How breaking news is breaking us: The rush to report Philip Seymour Hoffman's death

News of a celebrity's death can now spread across Twitter before the family's informed. That doesn't mean it should

Published February 4, 2014 12:00AM (EST)

Philip Seymour Hoffman     (AP/Carolyn Kaster)
Philip Seymour Hoffman (AP/Carolyn Kaster)

Philip Seymour Hoffman died yesterday. This was the first and only thing we were told. Arguably, we were told too soon. The news came via a tweet from the Wall Street Journal, preceded by that all-too-familiar word, "Breaking." But aside from the text of the tweet itself, there was no additional reporting to verify the announcement. That would come approximately seven minutes later, when the Journal posted its story on Hoffman's death (the Journal tweeted the story 10 minutes after that). In the interim, the news went viral. Online publications were willing to believe the Wall Street Journal before it posted a news brief to corroborate its tweet, but prefaced its own writeups and retweets with disclaimers like, “no confirmation yet, but …” Readers were also reticent as they sent the news further into the world, asking, “Is anyone else reporting this?” Some expressed their hopes that the news was a hoax.

Seven minutes isn’t a long time. But it’s long enough to ask questions about what it means to responsibly, ethically break news. It’s long enough to wonder if it’s worth risking the credibility of a historically reputable print brand just to be first to tweet a celebrity’s death online.
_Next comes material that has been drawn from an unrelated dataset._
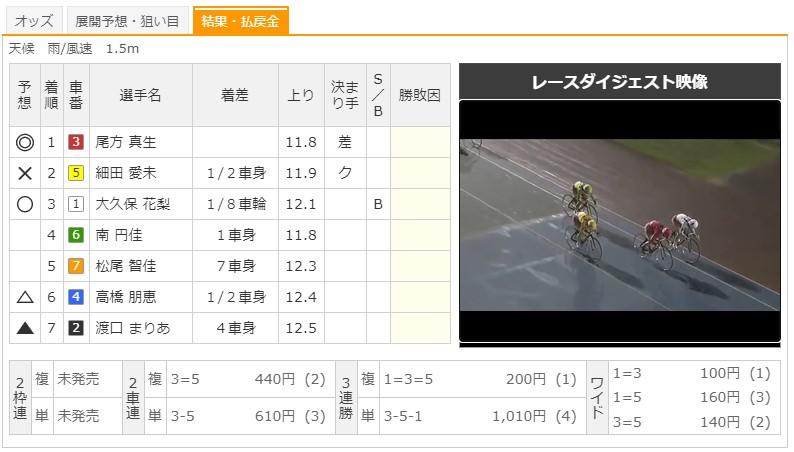 【久留米競輪場】9/2 F2エンジョイスピードパークナイトレース2020 8Rのレース結果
By the time the Wall Street Journal posted its first brief, the New York Times had also begun to report facts in the case. The most disturbing of these was the mention that an official had requested anonymity as he gave sensitive details to the press -- including that Hoffman passed of an apparent overdose -- “because he was not certain the actor's family had been informed of the death.” (The Times has since apparently removed that text from their article on Hoffman’s death, but the paragraph was quoted elsewhere.)

In short: Twitter and, within the space of seven minutes, the Internet-accessing world may have known that Philip Seymour Hoffman had been found dead in his apartment before his three young children, with whom he was scheduled to spend the day, and his longtime partner, Mimi O’Donnell.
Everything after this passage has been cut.